Andy Clark ist mündlicher Historiker. Zu seinen Interessensgebieten gehören: Die Geschichte der Arbeit, die Deindustrialisierung, die zerstörerischen Konsequenzen gesellschaftlicher Prozesse und die Auswirkungen mehrfacher sozialer Benachteiligungen. Andy schloss 2017 sein PhD-Studium am Scottish Oral History Centre ab und arbeitete anschließend mit der Universität Stirling und der Universität von Newcastle zusammen. Im Rahmen seiner Forschungstätigkeit ging er der Frage nach, wie sich Arbeiterinnen in Schottland gegen Fabrikschließungen wehrten. Seine Analyse berücksichtigt dabei, was für kurz- und langfristigen Auswirkungen die Kapitalverlagerung auf Mobilisierungstheorien und aktivistische Erinnerungskulturen hat. Er hat einen Vertrag für eine Monographie, die auf dieser Arbeit aufbaut.

Andy interessiert sich zunehmend für die langfristigen Auswirkungen der Deindustrialisierung auf gesundes Altern und Wohlbefinden im späten Erwachsenenalter. Inspiriert wurde er von Sherry-Lee Linkons Konzept der „Halbwertszeit“ der Deindustrialisierung und von Altersforscher:innen, die sich auf mehrfache Benachteiligungen über den gesamten Lebensverlauf hinweg fokussieren. Zudem befindet er sich in der Vorbereitungsphase eines neuen Großprojekts, bei dem er zusammen mit Epidemiolog:innen und Sozialgerontolog:innen die Zusammenhänge zwischen dem Rückgang des verarbeitenden Gewerbes und dem Wohlbefinden im späten Erwachsenenalter im Nordosten Englands studiert.


Forschungserklärung

Deindustrial Pasts and Present Inequalities: An Oral History of Deindustrialisation and Experiences of Ageing

Die Finanzierung des Forschungsprojekts erfolgte im Rahmen des Economic and Social Research Council New Investigator Award. Das Projekt untersucht die Beziehungen zwischen den gegenwärtigen Ungleichheiten im Alter und den Erfahrungen mit der Deindustrialisierung im 20. Jahrhundert. Dabei wird theoretisches und empirisches Neuland betreten: Das Forschungsprojekt untersucht, wie die „Halbwertszeit“ der Deindustrialisierung Ungleichheiten und unterschiedliche Erfahrungen im Alter hervorbringt und wie sie diese prägt. Auf geografischer Ebene fokussiert sich die Forschungsarbeit auf Tyne and Wear im Nordosten Englands. Die Region ist repräsentativ für die nationalen Erfahrungen mit der Deindustrialisierung und hat zwischen 1960 und 1990 stark unter dem Niedergang ihrer traditionellen wirtschaftlichen Basis gelitten. Das hat dazu geführt, dass viele Menschen unter mehrfachen Benachteiligungen leiden. Dies ist laut Expert:innen für öffentliche Gesundheit der Grund dafür, dass es während der Covid-19-Pandemie zu überdurchschnittlich hohen Krankheits- und Sterblichkeitsraten gekommen ist.

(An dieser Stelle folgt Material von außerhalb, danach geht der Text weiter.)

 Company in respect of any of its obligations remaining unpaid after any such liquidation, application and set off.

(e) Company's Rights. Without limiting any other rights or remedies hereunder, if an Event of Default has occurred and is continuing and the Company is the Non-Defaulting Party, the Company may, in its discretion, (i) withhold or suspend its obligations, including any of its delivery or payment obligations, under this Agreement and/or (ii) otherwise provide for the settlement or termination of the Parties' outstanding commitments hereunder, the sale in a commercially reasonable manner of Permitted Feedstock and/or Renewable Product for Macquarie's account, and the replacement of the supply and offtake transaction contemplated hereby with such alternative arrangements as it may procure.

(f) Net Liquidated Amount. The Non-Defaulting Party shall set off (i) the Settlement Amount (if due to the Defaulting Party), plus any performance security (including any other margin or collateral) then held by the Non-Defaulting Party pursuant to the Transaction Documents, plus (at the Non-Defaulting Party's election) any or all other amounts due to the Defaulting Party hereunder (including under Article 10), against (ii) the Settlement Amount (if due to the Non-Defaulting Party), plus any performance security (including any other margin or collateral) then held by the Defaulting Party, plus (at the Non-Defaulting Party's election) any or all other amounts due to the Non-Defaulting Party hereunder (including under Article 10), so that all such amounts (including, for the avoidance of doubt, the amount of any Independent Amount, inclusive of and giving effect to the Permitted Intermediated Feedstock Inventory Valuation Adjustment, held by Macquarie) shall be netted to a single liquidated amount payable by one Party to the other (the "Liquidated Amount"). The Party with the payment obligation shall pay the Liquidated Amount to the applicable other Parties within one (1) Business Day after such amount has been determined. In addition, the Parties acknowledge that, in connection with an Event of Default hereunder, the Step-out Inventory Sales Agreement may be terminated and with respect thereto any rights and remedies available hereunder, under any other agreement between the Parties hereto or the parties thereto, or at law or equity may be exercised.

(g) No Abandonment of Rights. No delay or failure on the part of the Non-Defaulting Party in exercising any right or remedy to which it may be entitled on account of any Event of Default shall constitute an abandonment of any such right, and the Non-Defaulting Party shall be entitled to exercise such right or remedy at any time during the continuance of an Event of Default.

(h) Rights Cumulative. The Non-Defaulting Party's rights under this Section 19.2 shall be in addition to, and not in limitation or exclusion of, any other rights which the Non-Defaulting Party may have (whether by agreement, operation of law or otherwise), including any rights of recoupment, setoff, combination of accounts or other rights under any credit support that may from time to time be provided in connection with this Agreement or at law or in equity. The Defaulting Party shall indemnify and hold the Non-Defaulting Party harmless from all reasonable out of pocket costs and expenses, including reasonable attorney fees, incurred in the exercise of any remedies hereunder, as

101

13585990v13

Der Zusammenhang zwischen dem historischen Prozess der Deindustrialisierung und den gegenwärtigen Ungleichheiten in den Bereichen Gesundheit und Wohlbefinden sind offenkundig, werden aber in der Politik und in der Wissenschaft nicht ausreichend anerkannt. Das Forschungsprojekt wählt einen innovativen Ansatz, um diese Zusammenhänge zu untersuchen, denn es stützt sich auf die laufende epidemiologische Geburtskohorte Newcastle Thousand Families Study (NTFS), die seit 1947 durchgeführt wird. Diejenigen, die nicht in der Studie vertreten sind (alle Teilnehmer:innen sind weiße Brit:innen) werden im Rahmen des Projekts in einer ergänzenden Kohorte erfasst, damit die intersektionale Dynamik der Ungleichheiten im Alter und die Auswirkungen sozioökonomischer Verwerfungen auch auf diese Gruppen untersucht werden kann. Dafür werden die verfügbaren gesundheitlichen und demografischen Daten herangezogen und etwa 100 neue mündliche Interviews durchgeführt. Das Ziel ist, die Beziehung zwischen den lebensgeschichtlichen Erfahrungen mit der Deindustrialisierung und den Ungleichheiten im Alter näher zu erfassen.